Liz Truss Salary

What does Liz Truss earn?

As prime minister, Liz Truss is entitled to an annual salary of £164,080.  This amounted to a 5.3% payrise on the amount she was previously earning as foreign secretary.

The prime minister’s earnings are made up of £79,936 for the role of Prime Minister, and an additional £84,144 for being an MP.

Truss and her family, also have the right to live in the flat above the offices of 10 Downing Street; and enjoy the use of the Prime Minister’s official countryside residence at Chequers in Buckinghamshire.

How does the prime minister’s salary compare?

The salary paid to the prime minister places her in the top 1% of earners in the UK.

However, the prime minister’s salary is less than a twentieth of the median take home pay of the Chief Executives of the UK’s top FTSE 100 Companies (estimated at £3.61 million per year in 2020).

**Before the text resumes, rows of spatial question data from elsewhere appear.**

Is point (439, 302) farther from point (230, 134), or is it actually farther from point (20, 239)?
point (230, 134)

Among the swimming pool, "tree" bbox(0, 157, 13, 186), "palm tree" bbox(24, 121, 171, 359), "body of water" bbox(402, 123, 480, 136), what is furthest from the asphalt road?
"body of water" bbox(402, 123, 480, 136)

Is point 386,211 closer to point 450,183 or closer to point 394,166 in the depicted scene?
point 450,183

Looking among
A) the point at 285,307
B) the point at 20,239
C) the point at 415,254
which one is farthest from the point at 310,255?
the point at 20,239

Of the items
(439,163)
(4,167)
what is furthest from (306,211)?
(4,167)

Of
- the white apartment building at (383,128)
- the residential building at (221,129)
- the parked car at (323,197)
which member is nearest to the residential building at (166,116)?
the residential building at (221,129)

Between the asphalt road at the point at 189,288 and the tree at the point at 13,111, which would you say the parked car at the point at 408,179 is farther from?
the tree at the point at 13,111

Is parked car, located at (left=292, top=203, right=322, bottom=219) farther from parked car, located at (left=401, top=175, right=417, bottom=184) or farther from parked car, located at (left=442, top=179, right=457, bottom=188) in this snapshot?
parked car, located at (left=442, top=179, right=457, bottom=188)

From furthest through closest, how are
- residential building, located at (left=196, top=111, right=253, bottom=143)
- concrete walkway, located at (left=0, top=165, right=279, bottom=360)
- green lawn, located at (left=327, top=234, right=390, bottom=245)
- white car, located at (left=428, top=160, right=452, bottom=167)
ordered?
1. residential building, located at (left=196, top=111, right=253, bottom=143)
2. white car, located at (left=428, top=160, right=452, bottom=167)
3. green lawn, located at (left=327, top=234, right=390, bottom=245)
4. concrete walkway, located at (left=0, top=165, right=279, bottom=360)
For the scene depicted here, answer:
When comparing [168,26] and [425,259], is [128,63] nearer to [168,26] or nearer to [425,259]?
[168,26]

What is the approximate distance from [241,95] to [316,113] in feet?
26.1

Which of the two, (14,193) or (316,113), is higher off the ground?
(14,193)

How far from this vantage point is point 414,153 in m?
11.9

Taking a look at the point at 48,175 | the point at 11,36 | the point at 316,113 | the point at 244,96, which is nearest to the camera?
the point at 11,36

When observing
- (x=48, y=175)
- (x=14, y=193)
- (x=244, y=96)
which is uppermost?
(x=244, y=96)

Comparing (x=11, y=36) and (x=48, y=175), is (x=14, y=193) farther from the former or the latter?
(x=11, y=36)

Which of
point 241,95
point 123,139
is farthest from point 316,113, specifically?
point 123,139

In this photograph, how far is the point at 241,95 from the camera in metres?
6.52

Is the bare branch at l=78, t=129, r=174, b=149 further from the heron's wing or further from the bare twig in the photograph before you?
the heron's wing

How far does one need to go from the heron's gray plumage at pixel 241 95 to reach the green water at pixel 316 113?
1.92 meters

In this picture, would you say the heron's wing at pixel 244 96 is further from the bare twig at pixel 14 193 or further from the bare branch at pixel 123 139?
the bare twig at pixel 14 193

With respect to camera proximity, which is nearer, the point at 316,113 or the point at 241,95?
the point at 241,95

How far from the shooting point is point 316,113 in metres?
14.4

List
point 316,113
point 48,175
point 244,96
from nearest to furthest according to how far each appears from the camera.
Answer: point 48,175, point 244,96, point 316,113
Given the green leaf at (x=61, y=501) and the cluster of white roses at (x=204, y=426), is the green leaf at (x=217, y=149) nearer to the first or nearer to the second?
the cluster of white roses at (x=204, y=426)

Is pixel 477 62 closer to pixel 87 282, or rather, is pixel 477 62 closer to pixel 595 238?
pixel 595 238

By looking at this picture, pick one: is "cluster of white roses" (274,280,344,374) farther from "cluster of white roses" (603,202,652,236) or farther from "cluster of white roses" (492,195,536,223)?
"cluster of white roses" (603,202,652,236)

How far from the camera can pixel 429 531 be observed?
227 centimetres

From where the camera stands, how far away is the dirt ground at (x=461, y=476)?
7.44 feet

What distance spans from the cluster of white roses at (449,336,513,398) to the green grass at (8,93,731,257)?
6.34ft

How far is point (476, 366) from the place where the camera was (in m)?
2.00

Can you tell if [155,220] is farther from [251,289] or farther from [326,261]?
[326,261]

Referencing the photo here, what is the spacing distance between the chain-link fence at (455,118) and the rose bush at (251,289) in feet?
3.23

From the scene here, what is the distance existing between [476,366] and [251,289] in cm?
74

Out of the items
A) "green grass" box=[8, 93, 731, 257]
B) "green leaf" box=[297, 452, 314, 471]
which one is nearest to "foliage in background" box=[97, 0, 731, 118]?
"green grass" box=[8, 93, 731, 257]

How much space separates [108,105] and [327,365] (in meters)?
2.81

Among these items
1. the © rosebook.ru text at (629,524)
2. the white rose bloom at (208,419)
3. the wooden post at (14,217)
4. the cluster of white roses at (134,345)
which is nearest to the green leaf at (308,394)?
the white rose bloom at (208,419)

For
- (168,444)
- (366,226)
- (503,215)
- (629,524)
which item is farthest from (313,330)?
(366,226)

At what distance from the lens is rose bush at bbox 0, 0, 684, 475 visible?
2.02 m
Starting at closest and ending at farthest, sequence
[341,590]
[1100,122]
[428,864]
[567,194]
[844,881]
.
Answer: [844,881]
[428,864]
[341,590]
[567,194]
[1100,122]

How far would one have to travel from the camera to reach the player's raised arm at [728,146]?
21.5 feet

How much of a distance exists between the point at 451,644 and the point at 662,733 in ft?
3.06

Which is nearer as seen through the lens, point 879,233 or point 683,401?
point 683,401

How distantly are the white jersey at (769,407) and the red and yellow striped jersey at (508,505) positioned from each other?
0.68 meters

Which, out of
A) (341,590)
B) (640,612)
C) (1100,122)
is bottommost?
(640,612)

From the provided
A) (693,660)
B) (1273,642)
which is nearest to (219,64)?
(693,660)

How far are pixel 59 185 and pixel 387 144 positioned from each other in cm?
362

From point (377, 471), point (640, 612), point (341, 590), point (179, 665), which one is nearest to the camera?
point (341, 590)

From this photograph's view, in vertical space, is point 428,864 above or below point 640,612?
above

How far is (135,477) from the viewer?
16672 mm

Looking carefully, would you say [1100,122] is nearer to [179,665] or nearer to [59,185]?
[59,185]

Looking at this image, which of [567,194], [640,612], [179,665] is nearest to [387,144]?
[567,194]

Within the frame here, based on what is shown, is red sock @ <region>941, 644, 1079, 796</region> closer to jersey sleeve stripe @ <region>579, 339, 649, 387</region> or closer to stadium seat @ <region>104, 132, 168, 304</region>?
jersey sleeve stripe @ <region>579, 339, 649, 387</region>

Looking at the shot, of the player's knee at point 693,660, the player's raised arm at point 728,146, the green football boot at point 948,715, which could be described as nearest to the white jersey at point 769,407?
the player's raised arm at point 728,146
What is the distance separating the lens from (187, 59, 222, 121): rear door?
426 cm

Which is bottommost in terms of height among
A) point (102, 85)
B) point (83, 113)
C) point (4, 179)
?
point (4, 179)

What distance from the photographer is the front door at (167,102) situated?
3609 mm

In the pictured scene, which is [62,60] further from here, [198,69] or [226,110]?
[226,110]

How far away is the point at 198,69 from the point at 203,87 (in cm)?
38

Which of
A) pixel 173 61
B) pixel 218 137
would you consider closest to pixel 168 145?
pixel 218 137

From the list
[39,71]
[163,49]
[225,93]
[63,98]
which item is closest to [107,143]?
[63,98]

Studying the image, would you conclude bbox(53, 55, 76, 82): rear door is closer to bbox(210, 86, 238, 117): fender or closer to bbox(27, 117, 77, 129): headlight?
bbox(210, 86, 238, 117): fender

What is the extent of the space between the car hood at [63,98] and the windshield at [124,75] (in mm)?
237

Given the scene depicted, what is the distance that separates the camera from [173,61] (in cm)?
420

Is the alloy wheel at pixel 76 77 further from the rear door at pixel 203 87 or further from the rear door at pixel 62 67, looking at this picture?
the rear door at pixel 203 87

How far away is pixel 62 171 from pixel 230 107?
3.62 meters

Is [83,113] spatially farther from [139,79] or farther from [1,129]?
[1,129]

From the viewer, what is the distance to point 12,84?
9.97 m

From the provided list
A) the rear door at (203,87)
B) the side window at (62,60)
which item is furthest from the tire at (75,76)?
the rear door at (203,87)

The prime minister may be a well known figure, but his substantial earnings, nevertheless appear even more miniscule when compared to those of other well  known celebrities.  For example, Liz Truss’ salary is little more than a “seventieth” of that earned by Manchester United footballer and political campaigner, Marcus Rashford (£10.4 million).

The British prime minister’s salary also compares less favourably with the salary earned by other world leaders.

Converted into US dollars, Liz Truss’ salary totals around $190,000.  That is lower than that of the Canadian prime minister ($267,041), and considerably less than the $369,727 earned by Germany’s Chancellor.

The British prime minister’s earnings are only half that of the amount paid to both the US President ($400,000), and those paid to the President of the European Commission ($405,000).

Who sets the Prime Minister’s salary?

Liz Truss’ salary is set by the Independent Parliamentary Standards Authority (IPSA).

It is not yet clear whether Liz Truss will claim the fulll salary to which she is entitled. In 2020-21, Boris Johnson chose to claim £75,440 out of a possible total of £79,936 earmarked specifically for his work as Prime Minister, in addition to that of his salary as an MP.

The earnings of former prime ministers 

The real earnings potential for prime ministers does though appear to come after they have left office.

All recent UK prime ministers have been able to command substantial sums for speaking engagements. Indeed the going rate for a lecture by a recent former Prime Minister is said to be in excess of £100,000.

Since leaving office, Theresa May is said to have earned well from a number of such lucrative engagements including her speech to the Ivy League University, Brown, in Rhode Island, America.  The Guardian newspaper claims that Theresa May has earned more than £2.1m since leaving office in July 2019.

In addition to speaking engagements, a former Prime Minister can expect to sign a lucrative book deal, and be courted for a number of advisory style appointments.

A former Prime Minister’s earnings are also likely to be influenced by their international recognition and longevity in the job. A highly recognisable figure around the world, this should bode particularly well, for Boris Johnson.

It is suggested that former Labour leader, Tony Blair, has though been the highest earning former Prime Minister in British history. He has previously been fated as the highest earning public speaker in the world. After leaving Downing Street, Blair secured well paid advisory roles with Zurich Financial Services and JP Morgan Chase. Back in 2014, Tony Blair was keen to insist that at that point, that his net worth was though less than £20 million.